Only the lines from the one containing "Actress Ooha Srikanth" through the end of the entries should be returned, exactly as they are, with the pictures omitted.

Supplied material:
+++

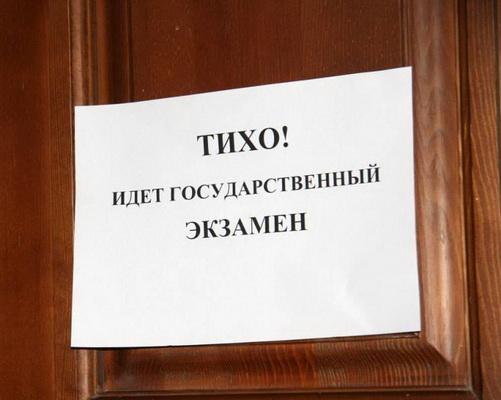 ВЗлатоусте студенты-юристы выплачивали по25 тыс. зазачет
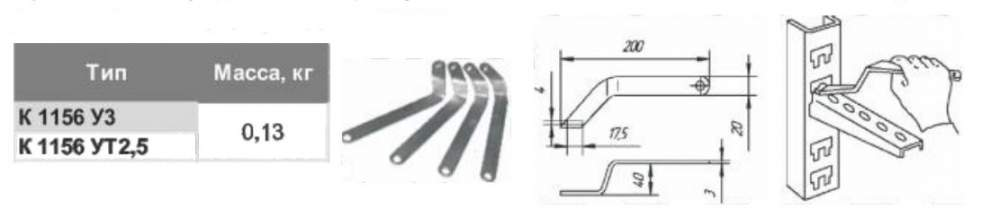 Ключ К 1156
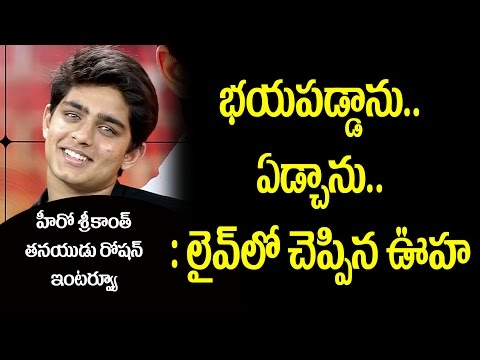 Actress Ooha Srikanth Surprise Call To Her Son's Roshan Live Interview | Nirmala Convent | 10TV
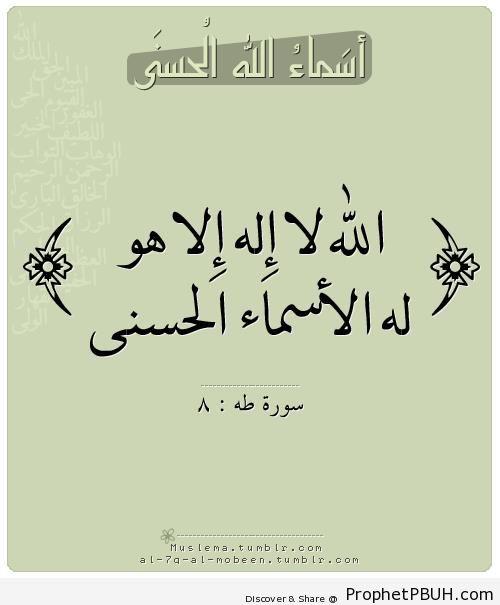 Quran 20-8 - Surat Taha - Islamic Quotes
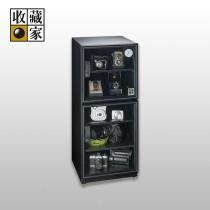 收藏家 AX-126 全功能電子防潮櫃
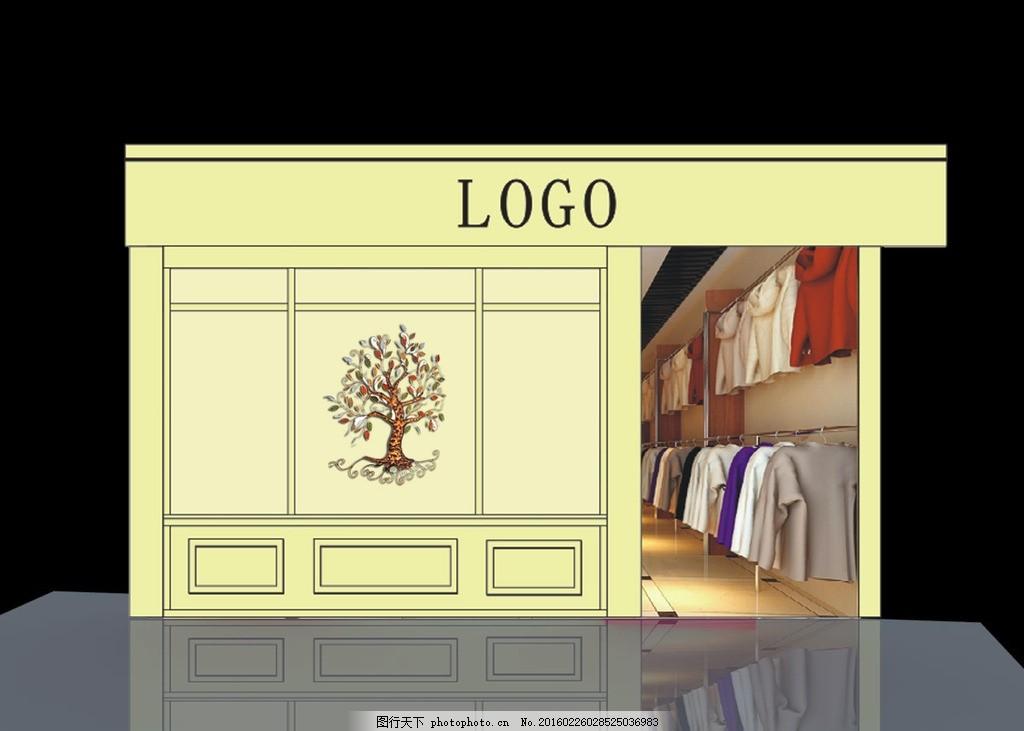 欧式服装店效果图 服装店装修 店面设计 欧式门面 欧式橱窗 服装店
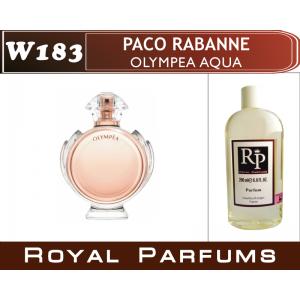 «Olympea Aqua» от Paco Rabanne. Духи на разлив Royal Parfums 200 мл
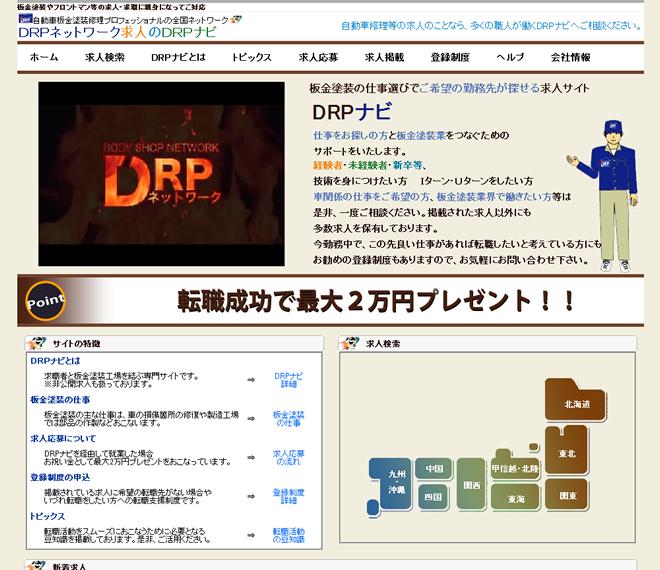 DRPネットワーク求人のDRPナビ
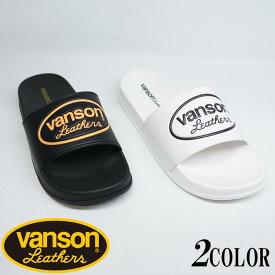 VANSON バンソン サンダル シャワーサンダル エンボス加工ロゴ NVSK-2002【VANSON[バンソン]から新作サンダルが登場!!】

+++

Your solution:
 Actress Ooha Srikanth Surprise Call To Her Son's Roshan Live Interview | Nirmala Convent | 10TV
 Quran 20-8 - Surat Taha - Islamic Quotes
 收藏家 AX-126 全功能電子防潮櫃
 欧式服装店效果图 服装店装修 店面设计 欧式门面 欧式橱窗 服装店
 «Olympea Aqua» от Paco Rabanne. Духи на разлив Royal Parfums 200 мл
 DRPネットワーク求人のDRPナビ
 VANSON バンソン サンダル シャワーサンダル エンボス加工ロゴ NVSK-2002【VANSON[バンソン]から新作サンダルが登場!!】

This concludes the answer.